Gianni Guido è libero, nonostante il massacro di due donne e le evasioni, Andrea Ghira non ha mai scontato un giorno di carcere e Angelo Izzo è stato condannato all’ergastolo per il duplice omicidio di Maria Carmela Linciano e Valentina Maiorano, madre e figlia uccise a Ferrazzano. E’ detenuto nel carcere di Velletri da dove ha spedito la lettera che abbiamo ricevuto. Ha scritto del duplice omicidio di Fausto e Iaio con le notizie che abbiamo già riportato e di un altro omicidio irrisolto, quello di Mino Pecorelli. Le indagini sulla morte del giornalista ucciso il 20 marzo del 1979 a Roma, sono state riaperte dopo un’inchiesta giornalistica che ho pubblicato e sono ancora in corso. Di seguito un passaggio della lettera di Angelo Izzo: “Prima, o subito dopo il delitto di Pecorelli, non ricordo l’anno ma so per certo che V.F. uccise un banchiere in Australia, a Sidney, sempre per ordine di Licio Gelli. Lo so perché si appoggiò a casa di una mia amica. Era diventato il killer di una realtà che superava l’ambiente dei servizi, che comprendeva ambienti dell’oltranzismo atlantico, il cui esponente più importante era proprio il venerabile che Pecorelli osò minacciare con le sue inchieste”.
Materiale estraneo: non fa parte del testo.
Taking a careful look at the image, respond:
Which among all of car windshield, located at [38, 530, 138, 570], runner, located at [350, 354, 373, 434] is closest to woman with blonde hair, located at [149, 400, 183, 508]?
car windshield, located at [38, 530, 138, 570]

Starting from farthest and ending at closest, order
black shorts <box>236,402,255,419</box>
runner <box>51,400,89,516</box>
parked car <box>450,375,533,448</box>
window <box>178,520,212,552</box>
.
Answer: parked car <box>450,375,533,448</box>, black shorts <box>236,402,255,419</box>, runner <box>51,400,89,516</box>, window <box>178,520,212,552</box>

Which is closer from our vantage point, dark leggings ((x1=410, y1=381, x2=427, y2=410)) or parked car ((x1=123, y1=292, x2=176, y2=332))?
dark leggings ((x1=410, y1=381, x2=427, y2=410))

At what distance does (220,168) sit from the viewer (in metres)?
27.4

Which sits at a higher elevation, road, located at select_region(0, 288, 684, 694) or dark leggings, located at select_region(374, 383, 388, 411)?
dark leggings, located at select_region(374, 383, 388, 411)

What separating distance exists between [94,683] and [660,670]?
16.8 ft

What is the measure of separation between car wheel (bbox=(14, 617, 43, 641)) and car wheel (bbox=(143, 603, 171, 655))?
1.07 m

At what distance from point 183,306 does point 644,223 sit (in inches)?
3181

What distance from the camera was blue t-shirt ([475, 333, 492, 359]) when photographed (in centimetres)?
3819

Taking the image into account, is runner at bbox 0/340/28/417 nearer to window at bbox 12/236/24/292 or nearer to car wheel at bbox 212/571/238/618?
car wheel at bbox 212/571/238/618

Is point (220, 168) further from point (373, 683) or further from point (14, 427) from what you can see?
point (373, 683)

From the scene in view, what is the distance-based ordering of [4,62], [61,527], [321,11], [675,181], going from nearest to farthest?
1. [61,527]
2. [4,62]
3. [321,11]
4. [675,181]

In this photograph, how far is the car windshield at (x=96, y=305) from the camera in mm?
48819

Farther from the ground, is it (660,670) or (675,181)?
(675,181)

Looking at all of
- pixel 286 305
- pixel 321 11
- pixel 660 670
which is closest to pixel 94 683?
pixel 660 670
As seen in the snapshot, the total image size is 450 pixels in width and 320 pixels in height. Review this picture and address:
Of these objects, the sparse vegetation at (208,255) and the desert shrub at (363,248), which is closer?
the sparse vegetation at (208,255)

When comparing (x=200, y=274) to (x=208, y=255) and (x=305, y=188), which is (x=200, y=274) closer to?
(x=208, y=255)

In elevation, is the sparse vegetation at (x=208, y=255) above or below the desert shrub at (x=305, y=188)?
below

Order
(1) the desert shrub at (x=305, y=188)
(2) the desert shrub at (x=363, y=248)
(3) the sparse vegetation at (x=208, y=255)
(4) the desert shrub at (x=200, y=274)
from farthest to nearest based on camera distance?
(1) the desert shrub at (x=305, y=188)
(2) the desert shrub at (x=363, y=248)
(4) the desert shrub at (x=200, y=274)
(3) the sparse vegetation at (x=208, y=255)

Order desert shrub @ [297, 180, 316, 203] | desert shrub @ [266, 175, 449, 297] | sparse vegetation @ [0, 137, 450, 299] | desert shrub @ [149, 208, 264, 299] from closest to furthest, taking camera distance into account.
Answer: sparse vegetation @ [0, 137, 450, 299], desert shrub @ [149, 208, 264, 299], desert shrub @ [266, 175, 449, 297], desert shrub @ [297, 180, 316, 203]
E ancora: “Pecorelli è un argomento scomodo per l’attuale assetto di potere. Il suo assassino, come persona, non fa più paura, in quanto ormai in disarmo ma è l’ambiente romano di ex terroristi di destra riciclatosi in un mondo di faccendieri, malavitosi e strutture di potere, a voler mettere a tacere questi fatti. Penso valga il detto lascia dormire il can che dorme, e questo mantiene in vita un sistema di complicità e ricatti. Personalmente so di godere di una fama ambigua malgrado la mia collaborazione. Faccio solo presente che ai magistrati ho parlato di decine e decine di fatti di sangue e che, in trent’anni, nessun omicidio è mai stato attribuito a persone diverse da quelle da me indicate”. Le lettere, purtroppo, non danno la possibilità di replicare o di fare domande però c’è una dichiarazione di cui avremmo volentieri chiesto e che riguarda l’avvocato Maurizio Dipietropaolo, legale di Licio Gelli: “Valerio mi disse che, attraverso il suo legale, Gelli voleva sapere se poteva stare tranquillo a proposito della questione Pecorelli e che se lui avesse avuto bisogno di aiuto poteva far conto su di lui”. A questa dichiarazione di Angelo Izzo abbiamo trovato un riscontro nei verbali di Sergio Calore, ex terrorista di destra e collaboratore di giustizia, ucciso a picconate nel 2010 in un casolare nelle campagne di Guidonia. Omicidio rimasto irrisolto, come quello di Pecorelli. Anche Sergio Calore, subito dopo l’inizio della sua collaborazione, riporterà ai magistrati le rassicurazioni dell’avvocato Maurizio Dipietropaolo perché Gelli voleva stare tranquillo sulla questione Pecorelli.
C’è invece un’altra rivelazione di Angelo Izzo di cui non abbiamo trovato riscontri in verbali o sentenze. E si tratta del suicidio per impiccagione di un prete dello Ior, Giovanni Da Nicola.
Izzo scrive: “Si tratta di un omicidio passato per suicidio. La sua morte è legata a quella del giornalista. Padre Giovanni Da Nicola fu trovato impiccato in un parco di Roma: aveva fatto troppe domande sui soldi transitati nelle casse dello Ior”.
La lettera di Angelo Izzo contiene altre notizie su altri omicidi collegati ai Nar di Valerio Fioravanti e si chiude con un invito per un colloquio nel carcere di Velletri “per far luce su certe storie”. Colloquio che non chiederò. Perché a parlare col mostro, ora, devono essere i magistrati.